For the sums of the form $\overline I_s(\varepsilon) = \sum_{n\geqslant 1} n^{s-r/2}\mathbf{E}|S_n|^r\,\mathbf I[|S_n|\geqslant \varepsilon\,n^\gamma]$, where $S_n = X_1 +\dots + X_n$, $X_n$, $n\geqslant 1$, is a sequence of independent and identically distributed random variables (r.v.'s) $s+1 \geqslant 0$, $r\geqslant 0$, $\gamma>1/2$, and $\varepsilon>0$, new results on their behavior are provided. As an example, we obtain the following generalization of Heyde's result [J. Appl.

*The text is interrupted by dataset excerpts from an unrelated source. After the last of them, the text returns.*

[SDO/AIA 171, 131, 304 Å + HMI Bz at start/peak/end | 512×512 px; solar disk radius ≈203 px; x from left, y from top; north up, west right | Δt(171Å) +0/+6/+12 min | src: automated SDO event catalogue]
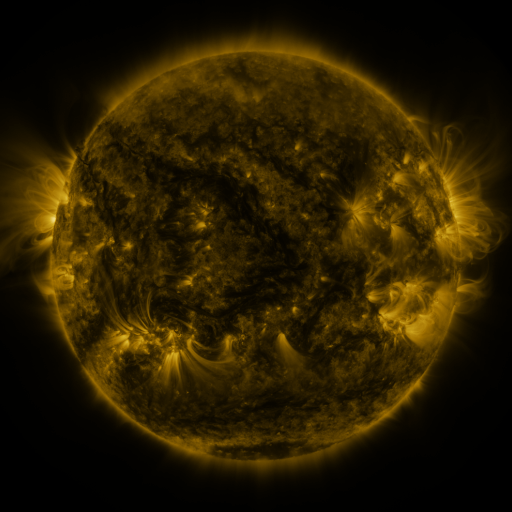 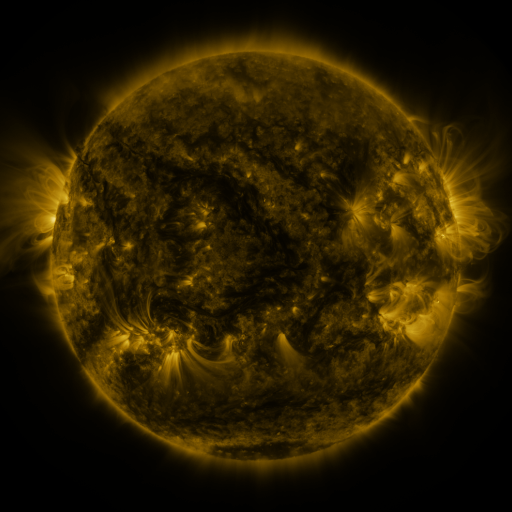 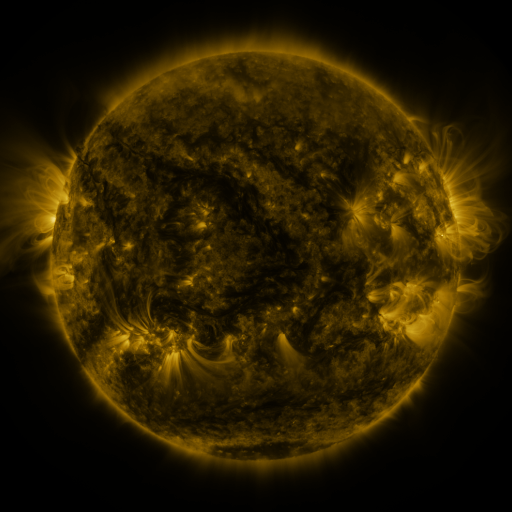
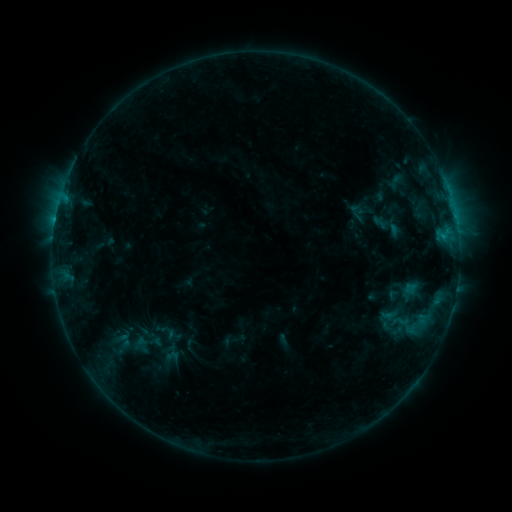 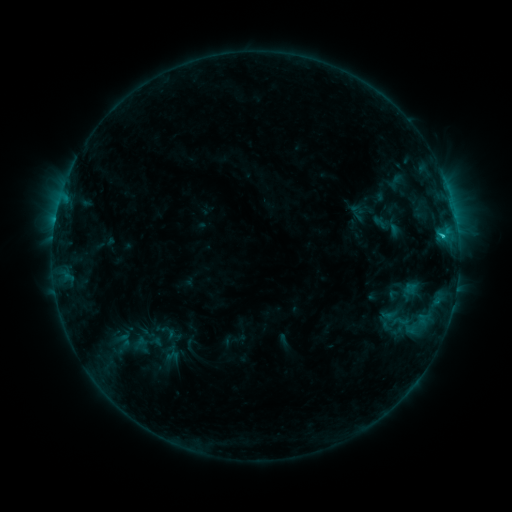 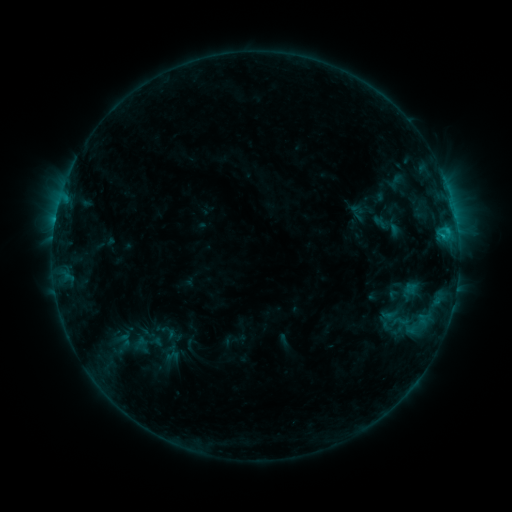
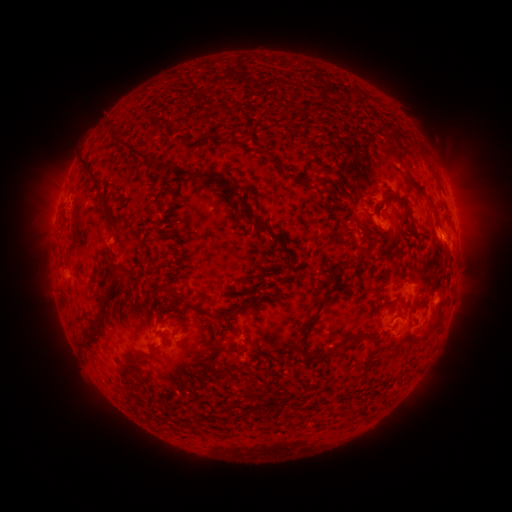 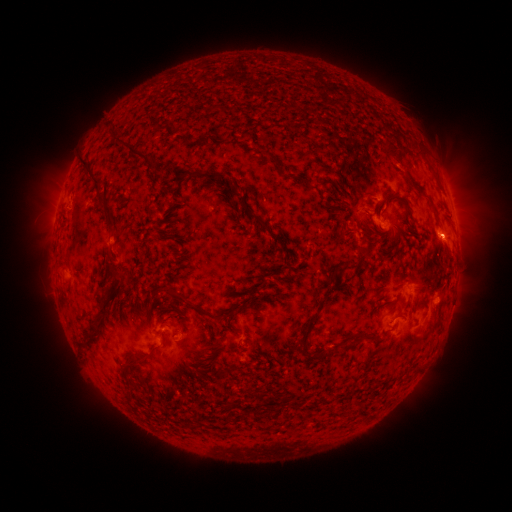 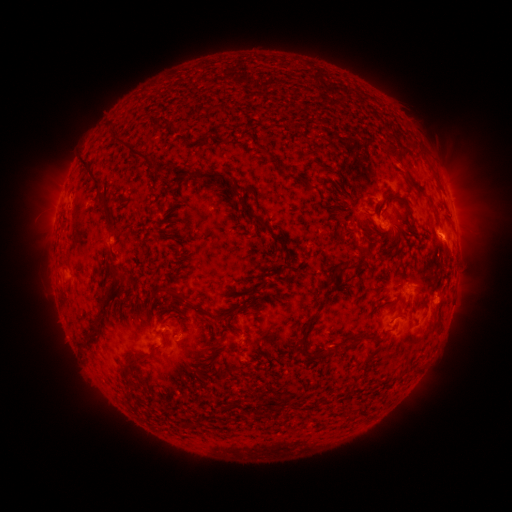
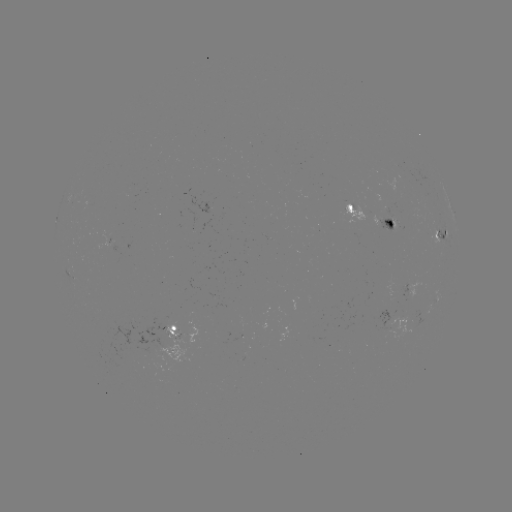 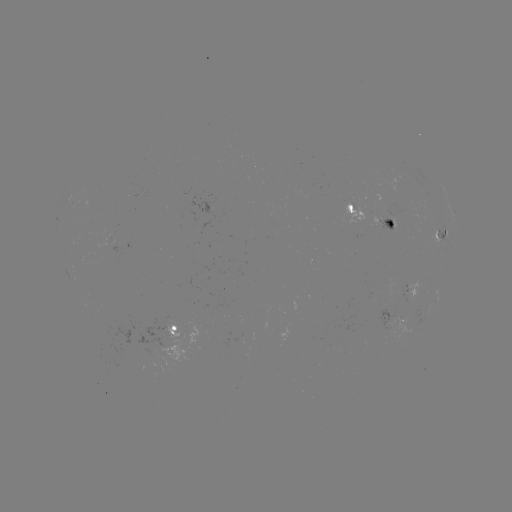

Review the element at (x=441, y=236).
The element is B9.2 flare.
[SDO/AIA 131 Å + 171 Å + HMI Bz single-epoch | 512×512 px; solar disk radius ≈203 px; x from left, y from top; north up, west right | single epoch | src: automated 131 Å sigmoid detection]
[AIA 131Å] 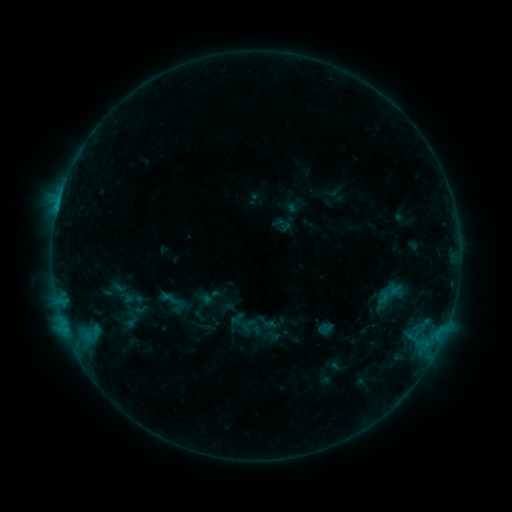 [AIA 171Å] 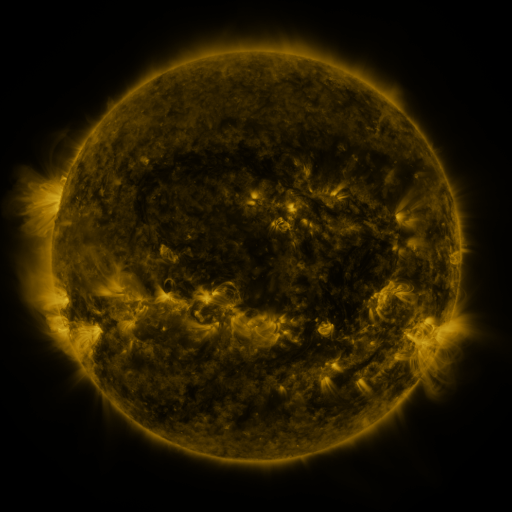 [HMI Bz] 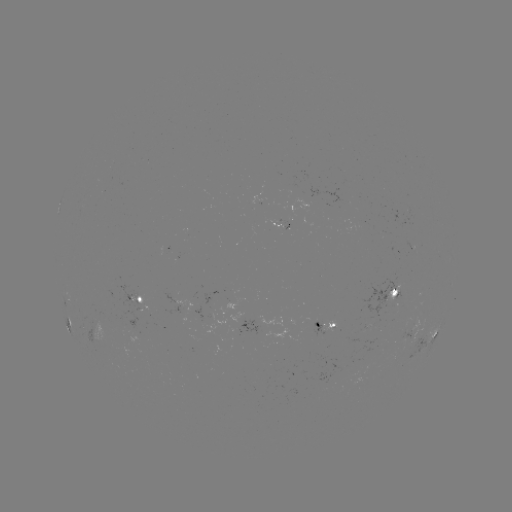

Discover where sigmoid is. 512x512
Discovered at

Probab., 12 (1975), pp. 173–175]: for any $r\geqslant 0$, $\lim_{\varepsilon\searrow 0}\varepsilon^{2}\sum_{n\geqslant 1} n^{-r/2} \mathbf{E}|S_n|^r\,\mathbf I[|S_n|\geqslant \varepsilon\, n] =\mathbf{E} |\xi|^{r+2}$ if and only if $\mathbf{E} X=0$ and $\mathbf{E} X^2=1$, and also $\mathbf{E}|X|^{2+r/2}<\infty$ if $r < 4$, $\mathbf{E}|X|^r<\infty$ if $r>4$, and $\mathbf{E} X^4 \ln{(1+|X|)}<\infty$ if $r=4$. Here, $\xi$ is a standard Gaussian r.v.